- OBJECTIVE
Find the line containing "In terms of vertical". Reproduce it and every line after it up to the end of the records, exactly as written.

= = = =

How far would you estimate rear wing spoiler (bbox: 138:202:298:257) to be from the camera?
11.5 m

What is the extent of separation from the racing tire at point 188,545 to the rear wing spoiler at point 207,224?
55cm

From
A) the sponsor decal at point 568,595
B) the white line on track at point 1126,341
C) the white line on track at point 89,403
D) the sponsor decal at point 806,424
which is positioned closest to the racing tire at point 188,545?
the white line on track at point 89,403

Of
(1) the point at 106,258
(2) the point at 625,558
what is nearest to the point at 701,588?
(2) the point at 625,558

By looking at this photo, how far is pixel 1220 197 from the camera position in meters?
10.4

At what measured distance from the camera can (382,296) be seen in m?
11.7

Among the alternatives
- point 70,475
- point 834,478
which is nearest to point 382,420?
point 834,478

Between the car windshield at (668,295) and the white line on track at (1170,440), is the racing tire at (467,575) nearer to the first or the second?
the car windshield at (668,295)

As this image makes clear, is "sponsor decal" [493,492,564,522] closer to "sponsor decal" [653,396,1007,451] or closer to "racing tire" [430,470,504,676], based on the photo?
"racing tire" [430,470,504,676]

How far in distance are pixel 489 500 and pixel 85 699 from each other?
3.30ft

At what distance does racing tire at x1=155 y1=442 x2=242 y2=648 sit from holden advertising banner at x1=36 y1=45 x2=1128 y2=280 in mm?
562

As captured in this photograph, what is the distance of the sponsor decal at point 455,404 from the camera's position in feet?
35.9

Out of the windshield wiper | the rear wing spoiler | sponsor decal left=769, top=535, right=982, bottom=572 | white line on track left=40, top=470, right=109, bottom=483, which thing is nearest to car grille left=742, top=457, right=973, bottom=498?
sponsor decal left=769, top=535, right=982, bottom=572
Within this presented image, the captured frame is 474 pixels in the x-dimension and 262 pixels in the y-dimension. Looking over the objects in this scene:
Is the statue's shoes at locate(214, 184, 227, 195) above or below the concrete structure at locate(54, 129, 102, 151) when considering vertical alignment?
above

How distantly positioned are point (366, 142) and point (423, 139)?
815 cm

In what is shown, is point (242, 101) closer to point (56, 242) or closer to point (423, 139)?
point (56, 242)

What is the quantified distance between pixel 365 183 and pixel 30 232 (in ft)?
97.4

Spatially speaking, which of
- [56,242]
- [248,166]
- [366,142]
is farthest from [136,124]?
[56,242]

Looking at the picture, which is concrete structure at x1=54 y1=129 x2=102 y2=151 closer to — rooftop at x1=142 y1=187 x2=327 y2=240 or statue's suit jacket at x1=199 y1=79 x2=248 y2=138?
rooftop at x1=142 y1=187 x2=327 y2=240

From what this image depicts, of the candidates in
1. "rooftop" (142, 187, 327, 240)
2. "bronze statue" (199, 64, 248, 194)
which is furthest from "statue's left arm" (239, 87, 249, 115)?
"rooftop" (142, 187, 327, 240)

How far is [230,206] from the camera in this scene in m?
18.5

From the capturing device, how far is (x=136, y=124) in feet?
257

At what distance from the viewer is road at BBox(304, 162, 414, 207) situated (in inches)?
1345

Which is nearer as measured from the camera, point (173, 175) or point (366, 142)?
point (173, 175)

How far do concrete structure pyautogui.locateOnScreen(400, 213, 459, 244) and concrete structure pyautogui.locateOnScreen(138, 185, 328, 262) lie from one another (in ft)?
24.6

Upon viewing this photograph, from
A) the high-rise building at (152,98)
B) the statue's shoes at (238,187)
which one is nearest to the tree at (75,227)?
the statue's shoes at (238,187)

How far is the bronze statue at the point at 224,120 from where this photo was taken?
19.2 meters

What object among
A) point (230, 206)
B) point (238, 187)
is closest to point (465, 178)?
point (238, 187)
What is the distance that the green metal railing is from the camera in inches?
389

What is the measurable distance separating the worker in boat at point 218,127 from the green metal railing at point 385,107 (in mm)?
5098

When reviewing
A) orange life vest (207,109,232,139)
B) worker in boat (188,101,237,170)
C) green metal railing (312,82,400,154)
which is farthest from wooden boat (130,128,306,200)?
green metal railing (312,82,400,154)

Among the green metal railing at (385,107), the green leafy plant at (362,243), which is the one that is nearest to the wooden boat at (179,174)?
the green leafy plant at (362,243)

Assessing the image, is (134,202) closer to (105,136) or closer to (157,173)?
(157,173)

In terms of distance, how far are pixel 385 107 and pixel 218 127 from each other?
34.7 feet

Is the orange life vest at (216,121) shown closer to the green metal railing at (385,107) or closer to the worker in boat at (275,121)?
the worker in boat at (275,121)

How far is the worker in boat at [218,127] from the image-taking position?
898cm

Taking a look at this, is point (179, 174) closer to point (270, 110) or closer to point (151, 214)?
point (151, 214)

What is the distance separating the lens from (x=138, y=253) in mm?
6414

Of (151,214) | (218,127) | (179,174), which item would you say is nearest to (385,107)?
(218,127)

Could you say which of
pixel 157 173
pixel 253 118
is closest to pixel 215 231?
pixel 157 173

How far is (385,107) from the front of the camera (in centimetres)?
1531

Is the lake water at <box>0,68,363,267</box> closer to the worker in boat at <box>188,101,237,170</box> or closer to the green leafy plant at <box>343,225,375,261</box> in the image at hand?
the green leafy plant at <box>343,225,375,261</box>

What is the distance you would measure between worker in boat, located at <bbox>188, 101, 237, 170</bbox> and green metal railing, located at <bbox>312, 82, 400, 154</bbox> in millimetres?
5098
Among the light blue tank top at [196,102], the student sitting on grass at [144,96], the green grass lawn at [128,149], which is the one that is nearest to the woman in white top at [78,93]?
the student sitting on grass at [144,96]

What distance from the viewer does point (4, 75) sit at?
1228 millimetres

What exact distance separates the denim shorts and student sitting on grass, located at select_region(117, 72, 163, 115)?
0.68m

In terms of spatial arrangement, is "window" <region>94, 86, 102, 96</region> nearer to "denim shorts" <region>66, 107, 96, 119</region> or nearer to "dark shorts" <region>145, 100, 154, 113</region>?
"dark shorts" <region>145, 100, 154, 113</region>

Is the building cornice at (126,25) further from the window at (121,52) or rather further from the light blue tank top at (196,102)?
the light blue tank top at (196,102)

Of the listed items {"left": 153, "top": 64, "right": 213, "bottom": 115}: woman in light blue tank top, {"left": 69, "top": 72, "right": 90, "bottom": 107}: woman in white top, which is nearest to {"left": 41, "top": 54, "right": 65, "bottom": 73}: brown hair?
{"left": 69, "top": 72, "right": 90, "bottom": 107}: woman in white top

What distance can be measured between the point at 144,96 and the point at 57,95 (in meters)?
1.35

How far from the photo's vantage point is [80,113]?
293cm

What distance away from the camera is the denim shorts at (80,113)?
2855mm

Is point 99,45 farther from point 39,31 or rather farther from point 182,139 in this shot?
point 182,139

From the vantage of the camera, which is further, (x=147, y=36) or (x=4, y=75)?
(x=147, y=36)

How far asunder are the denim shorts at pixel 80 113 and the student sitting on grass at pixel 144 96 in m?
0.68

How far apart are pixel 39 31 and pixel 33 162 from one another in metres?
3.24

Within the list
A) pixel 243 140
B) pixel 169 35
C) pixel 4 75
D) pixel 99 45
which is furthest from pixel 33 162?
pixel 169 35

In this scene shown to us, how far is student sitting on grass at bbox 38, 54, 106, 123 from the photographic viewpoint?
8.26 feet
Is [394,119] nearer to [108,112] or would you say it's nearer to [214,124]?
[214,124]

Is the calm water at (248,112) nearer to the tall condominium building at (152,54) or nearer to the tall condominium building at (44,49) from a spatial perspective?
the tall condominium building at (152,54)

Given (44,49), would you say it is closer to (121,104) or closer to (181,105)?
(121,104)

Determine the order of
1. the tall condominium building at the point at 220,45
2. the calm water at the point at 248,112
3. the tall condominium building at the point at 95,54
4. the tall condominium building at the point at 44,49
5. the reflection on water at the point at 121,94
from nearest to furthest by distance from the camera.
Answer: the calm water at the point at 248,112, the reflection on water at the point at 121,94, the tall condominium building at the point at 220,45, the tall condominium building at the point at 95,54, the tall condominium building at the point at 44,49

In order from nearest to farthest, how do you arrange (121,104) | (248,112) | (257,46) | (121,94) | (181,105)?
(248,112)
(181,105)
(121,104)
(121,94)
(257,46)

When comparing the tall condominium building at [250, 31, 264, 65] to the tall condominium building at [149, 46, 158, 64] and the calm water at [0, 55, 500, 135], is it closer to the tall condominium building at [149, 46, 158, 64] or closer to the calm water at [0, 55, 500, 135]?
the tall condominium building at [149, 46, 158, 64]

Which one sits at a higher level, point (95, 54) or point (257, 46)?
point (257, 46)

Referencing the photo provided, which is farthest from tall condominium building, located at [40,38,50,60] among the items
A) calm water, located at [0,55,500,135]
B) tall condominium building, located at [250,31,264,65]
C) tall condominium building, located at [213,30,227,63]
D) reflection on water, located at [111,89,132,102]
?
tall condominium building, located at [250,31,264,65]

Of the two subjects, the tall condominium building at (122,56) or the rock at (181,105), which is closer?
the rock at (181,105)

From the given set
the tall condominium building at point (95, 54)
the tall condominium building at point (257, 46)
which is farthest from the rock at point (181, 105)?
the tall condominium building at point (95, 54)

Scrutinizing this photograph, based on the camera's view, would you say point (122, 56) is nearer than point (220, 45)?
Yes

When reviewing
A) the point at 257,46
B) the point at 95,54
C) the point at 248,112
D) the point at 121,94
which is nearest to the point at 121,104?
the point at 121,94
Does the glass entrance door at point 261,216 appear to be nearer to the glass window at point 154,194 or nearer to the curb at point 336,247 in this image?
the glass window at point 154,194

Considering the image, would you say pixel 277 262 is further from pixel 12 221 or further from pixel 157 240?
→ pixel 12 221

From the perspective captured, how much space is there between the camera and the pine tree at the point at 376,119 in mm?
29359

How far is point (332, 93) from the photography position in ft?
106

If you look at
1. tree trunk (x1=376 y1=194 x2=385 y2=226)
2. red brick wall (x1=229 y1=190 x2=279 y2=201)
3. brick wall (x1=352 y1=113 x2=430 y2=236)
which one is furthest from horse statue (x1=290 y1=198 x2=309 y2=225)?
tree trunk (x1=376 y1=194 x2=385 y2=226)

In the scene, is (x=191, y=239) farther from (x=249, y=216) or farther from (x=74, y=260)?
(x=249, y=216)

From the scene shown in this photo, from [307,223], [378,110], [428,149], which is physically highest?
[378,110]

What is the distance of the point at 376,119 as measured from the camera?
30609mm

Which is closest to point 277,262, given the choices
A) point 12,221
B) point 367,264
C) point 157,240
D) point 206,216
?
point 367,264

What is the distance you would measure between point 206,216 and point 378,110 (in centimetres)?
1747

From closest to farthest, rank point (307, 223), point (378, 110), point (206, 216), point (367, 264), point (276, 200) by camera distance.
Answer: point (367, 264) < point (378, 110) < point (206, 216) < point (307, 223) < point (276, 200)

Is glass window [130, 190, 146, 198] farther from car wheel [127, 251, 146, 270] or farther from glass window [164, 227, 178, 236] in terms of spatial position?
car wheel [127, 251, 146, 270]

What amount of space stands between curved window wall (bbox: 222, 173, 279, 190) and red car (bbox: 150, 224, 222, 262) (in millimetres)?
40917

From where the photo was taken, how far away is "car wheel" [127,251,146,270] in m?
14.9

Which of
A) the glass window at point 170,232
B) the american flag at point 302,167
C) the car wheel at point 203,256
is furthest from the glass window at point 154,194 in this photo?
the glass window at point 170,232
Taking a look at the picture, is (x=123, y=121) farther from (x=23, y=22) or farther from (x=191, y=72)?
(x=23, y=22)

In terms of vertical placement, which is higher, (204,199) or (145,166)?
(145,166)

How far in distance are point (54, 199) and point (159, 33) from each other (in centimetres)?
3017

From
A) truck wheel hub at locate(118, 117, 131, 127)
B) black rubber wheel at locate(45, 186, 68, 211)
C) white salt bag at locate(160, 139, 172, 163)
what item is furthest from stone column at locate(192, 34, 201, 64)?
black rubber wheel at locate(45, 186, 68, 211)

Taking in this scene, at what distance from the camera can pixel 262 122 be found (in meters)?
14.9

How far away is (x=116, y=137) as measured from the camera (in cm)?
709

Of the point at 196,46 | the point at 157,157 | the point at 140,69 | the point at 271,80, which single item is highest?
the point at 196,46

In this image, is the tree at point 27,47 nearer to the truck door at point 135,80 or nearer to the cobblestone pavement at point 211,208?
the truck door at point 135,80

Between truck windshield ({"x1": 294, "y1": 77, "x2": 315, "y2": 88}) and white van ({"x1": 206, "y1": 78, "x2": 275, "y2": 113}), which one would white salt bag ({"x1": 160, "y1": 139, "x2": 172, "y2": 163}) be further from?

= = = =

- RESULT FOR THIS TASK
In terms of vertical placement, which is higher, (204,199) or (145,166)?
(145,166)

How far in distance are point (54, 199) and point (159, 33) from each other (in centimetres)?
3017

From
A) truck wheel hub at locate(118, 117, 131, 127)
B) black rubber wheel at locate(45, 186, 68, 211)
C) white salt bag at locate(160, 139, 172, 163)
what item is furthest from stone column at locate(192, 34, 201, 64)?
black rubber wheel at locate(45, 186, 68, 211)

Taking in this scene, at what distance from the camera can pixel 262 122 be found (in meters)?
14.9

How far away is (x=116, y=137) as measured from the camera (in cm)?
709

Of the point at 196,46 | the point at 157,157 | the point at 140,69 | the point at 271,80, which single item is highest?
the point at 196,46

In this image, is the tree at point 27,47 nearer to the truck door at point 135,80 or nearer to the cobblestone pavement at point 211,208?
the truck door at point 135,80

Between truck windshield ({"x1": 294, "y1": 77, "x2": 315, "y2": 88}) and white van ({"x1": 206, "y1": 78, "x2": 275, "y2": 113}), which one would white salt bag ({"x1": 160, "y1": 139, "x2": 172, "y2": 163}) be further from?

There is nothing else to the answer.